-- Text provided --

FORM of RESTRICTED STOCK UNIT AWARD AGREEMENT 
 THIS RESTRICTED STOCK UNIT AWARD AGREEMENT is granted by WESTELL TECHNOLOGIES, INC. (the “Company”) to
                 (the “Participant”) this          day of
        ,          (the “Grant Date”) pursuant to the Company’s 2004 Stock Incentive Plan (the
“Plan”). The applicable terms of the Plan are incorporated herein by reference, including the definitions of terms contained therein. 
 WHEREAS, the Company believes it to be in the best interests of the Company and its stockholders for its officers and other Participants to have an incentive tied to the price of the Company’s
Class A Common Stock (the “Common Stock”) in order that they will have a greater incentive to work for and manage the Company’s affairs in such a way that its shares may become more valuable; and 

WHEREAS, the Company has determined to grant the Participant restricted stock units which assuming certain conditions and other
requirements specified below are satisfied convert into shares of Common Stock pursuant to the terms of the Plan and this Agreement; 
 NOW, THEREFORE, in consideration of the premises and of the services to be performed by the Participant and other conditions required hereunder, the Company and the Participant intending to be legally
bound hereby agree as follows: 
 1. Restricted Stock Units Award. The Company hereby grants to the Participant
                 “Restricted Stock Units”. The Restricted Stock Units granted under this Agreement are units that will be reflected in a
book account maintained by the Company until the shares of Common Stock have been issued pursuant to Section 3 or have been forfeited. This Award is subject to the terms and conditions of this Agreement and the Plan.

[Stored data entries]
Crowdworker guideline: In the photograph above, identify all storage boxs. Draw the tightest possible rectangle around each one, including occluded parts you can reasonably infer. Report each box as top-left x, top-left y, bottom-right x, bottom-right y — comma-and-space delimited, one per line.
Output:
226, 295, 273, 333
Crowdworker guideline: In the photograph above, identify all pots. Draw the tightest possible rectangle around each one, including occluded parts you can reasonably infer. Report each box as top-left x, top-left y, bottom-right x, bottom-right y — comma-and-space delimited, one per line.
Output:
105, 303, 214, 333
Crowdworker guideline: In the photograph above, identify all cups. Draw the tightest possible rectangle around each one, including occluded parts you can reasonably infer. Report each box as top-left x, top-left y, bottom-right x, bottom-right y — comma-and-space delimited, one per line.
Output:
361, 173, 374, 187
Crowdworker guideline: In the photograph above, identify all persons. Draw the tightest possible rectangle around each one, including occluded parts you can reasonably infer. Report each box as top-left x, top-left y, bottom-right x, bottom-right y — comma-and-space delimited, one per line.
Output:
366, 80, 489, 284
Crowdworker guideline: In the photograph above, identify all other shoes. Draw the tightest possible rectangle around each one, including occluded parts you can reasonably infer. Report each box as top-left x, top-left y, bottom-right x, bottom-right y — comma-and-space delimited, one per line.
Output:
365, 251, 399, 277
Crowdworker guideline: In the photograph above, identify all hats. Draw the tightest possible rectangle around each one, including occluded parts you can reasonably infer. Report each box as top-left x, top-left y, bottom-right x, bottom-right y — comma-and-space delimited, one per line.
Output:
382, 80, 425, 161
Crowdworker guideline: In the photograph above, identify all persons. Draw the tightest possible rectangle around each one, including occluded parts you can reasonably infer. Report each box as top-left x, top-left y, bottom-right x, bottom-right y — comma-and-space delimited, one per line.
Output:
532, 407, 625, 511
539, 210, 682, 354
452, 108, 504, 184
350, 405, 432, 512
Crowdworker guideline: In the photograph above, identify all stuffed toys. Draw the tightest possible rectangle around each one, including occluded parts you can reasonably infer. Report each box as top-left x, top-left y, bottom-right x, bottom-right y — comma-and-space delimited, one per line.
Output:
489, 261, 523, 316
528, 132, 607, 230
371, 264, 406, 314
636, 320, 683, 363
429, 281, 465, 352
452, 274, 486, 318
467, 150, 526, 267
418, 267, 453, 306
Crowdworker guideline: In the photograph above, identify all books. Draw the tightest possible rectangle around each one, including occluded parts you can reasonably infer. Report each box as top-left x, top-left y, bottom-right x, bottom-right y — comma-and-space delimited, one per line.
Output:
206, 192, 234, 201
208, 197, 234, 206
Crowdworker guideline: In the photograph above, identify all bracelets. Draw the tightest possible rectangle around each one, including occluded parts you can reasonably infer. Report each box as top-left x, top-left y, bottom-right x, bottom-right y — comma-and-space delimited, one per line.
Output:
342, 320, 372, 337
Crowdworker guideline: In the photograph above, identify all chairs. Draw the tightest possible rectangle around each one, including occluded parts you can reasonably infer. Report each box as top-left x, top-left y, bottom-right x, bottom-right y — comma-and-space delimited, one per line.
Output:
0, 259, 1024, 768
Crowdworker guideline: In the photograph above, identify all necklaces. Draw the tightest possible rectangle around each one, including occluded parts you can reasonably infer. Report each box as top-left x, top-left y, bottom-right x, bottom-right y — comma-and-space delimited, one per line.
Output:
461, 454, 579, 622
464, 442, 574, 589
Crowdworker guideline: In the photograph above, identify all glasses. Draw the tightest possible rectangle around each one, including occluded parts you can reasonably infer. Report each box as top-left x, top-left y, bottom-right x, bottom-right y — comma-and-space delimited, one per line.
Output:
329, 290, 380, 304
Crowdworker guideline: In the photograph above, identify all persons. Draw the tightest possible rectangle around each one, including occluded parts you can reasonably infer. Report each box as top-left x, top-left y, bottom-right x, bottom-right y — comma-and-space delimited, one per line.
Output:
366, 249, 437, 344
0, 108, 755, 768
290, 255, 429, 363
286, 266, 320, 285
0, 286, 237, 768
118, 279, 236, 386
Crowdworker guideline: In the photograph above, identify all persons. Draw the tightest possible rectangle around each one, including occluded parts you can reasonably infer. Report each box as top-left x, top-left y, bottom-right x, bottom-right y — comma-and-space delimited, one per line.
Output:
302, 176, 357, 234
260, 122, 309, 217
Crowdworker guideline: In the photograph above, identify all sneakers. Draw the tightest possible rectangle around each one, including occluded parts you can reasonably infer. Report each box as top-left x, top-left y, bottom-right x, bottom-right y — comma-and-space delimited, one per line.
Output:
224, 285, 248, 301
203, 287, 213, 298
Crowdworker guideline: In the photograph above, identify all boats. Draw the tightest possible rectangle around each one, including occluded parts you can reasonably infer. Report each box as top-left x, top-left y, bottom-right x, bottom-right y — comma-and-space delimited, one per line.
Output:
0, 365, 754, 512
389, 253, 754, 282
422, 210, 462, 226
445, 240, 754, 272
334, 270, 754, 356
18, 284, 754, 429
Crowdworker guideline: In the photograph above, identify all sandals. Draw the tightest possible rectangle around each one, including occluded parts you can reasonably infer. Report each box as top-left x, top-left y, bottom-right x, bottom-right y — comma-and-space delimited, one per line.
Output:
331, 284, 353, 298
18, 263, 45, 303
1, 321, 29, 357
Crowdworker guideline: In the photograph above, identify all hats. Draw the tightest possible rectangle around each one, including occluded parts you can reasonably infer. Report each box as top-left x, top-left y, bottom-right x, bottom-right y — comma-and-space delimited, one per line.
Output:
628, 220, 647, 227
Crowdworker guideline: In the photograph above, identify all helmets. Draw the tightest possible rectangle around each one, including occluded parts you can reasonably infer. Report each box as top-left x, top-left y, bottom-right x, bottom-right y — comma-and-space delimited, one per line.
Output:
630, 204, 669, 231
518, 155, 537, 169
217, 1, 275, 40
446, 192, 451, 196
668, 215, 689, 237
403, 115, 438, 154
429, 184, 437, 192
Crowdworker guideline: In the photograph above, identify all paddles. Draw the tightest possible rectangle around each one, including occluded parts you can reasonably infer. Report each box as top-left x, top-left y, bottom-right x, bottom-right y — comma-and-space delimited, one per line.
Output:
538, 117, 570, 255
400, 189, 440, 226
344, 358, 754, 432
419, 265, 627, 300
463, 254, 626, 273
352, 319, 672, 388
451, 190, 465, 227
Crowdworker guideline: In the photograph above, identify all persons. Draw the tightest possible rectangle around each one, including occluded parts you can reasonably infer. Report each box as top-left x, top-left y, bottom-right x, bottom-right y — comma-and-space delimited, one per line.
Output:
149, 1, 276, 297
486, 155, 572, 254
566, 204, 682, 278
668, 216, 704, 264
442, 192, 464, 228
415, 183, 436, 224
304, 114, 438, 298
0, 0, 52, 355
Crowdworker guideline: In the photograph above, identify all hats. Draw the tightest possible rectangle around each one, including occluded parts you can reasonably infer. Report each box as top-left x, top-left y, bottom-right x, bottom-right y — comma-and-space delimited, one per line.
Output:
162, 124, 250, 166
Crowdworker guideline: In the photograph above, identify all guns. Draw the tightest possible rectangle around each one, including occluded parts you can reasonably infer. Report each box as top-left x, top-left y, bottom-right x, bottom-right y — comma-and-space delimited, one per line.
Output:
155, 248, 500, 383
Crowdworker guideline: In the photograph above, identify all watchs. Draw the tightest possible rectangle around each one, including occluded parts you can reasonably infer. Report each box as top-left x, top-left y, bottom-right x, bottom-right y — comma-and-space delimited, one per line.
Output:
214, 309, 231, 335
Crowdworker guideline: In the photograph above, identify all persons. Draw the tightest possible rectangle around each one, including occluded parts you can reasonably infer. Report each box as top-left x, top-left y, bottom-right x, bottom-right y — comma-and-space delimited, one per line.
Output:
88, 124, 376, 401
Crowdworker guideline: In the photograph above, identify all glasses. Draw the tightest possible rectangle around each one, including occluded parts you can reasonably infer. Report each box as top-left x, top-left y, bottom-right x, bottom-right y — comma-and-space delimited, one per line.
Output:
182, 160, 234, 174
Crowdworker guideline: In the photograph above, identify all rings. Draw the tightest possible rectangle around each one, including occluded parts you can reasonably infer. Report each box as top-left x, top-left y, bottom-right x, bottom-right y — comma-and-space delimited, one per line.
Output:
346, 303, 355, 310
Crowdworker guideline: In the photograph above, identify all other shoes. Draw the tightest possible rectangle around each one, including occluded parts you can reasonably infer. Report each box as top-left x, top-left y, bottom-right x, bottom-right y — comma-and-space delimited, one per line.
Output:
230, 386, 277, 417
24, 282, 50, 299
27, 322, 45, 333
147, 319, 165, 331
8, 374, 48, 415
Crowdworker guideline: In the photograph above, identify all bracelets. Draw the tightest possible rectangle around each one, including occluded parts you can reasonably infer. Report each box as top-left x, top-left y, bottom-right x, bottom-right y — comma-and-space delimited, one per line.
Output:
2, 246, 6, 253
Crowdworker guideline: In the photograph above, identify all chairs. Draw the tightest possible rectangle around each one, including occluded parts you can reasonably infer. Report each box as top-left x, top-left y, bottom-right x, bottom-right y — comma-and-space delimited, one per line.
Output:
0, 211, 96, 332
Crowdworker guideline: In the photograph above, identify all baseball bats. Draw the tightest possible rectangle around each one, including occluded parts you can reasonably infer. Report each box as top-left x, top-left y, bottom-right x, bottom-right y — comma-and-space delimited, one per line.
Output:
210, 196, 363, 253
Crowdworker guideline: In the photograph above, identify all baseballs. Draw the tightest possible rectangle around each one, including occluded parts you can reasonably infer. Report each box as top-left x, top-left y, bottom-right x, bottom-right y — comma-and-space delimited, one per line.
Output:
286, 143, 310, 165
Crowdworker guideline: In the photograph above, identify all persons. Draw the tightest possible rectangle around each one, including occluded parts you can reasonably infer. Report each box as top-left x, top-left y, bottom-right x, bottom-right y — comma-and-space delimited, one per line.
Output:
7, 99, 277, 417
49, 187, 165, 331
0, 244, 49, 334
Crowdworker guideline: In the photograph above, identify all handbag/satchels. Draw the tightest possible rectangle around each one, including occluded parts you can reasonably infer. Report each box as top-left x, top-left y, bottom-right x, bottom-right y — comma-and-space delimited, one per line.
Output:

-- Tasks for this exercise --
1. Reproduce word for word the part of the award agreement text that begins with the words containing "FORM of RESTRICTED" and ends with "terms contained therein.".
2. In the award agreement text, rewrite the paragraph beginning "WHEREAS, the Company believes it to be in the best interests" in a shorter form that keeps its main facts.

-- Solutions to the tasks --
1.
FORM of RESTRICTED STOCK UNIT AWARD AGREEMENT 
 THIS RESTRICTED STOCK UNIT AWARD AGREEMENT is granted by WESTELL TECHNOLOGIES, INC. (the “Company”) to
                 (the “Participant”) this          day of
        ,          (the “Grant Date”) pursuant to the Company’s 2004 Stock Incentive Plan (the
“Plan”). The applicable terms of the Plan are incorporated herein by reference, including the definitions of terms contained therein.

2. The Company believes it serves the Company and its stockholders for officers and other Participants to have an incentive tied to the price of its Class A Common Stock. That incentive should make them work harder to manage the Company's affairs so that its shares may become more valuable.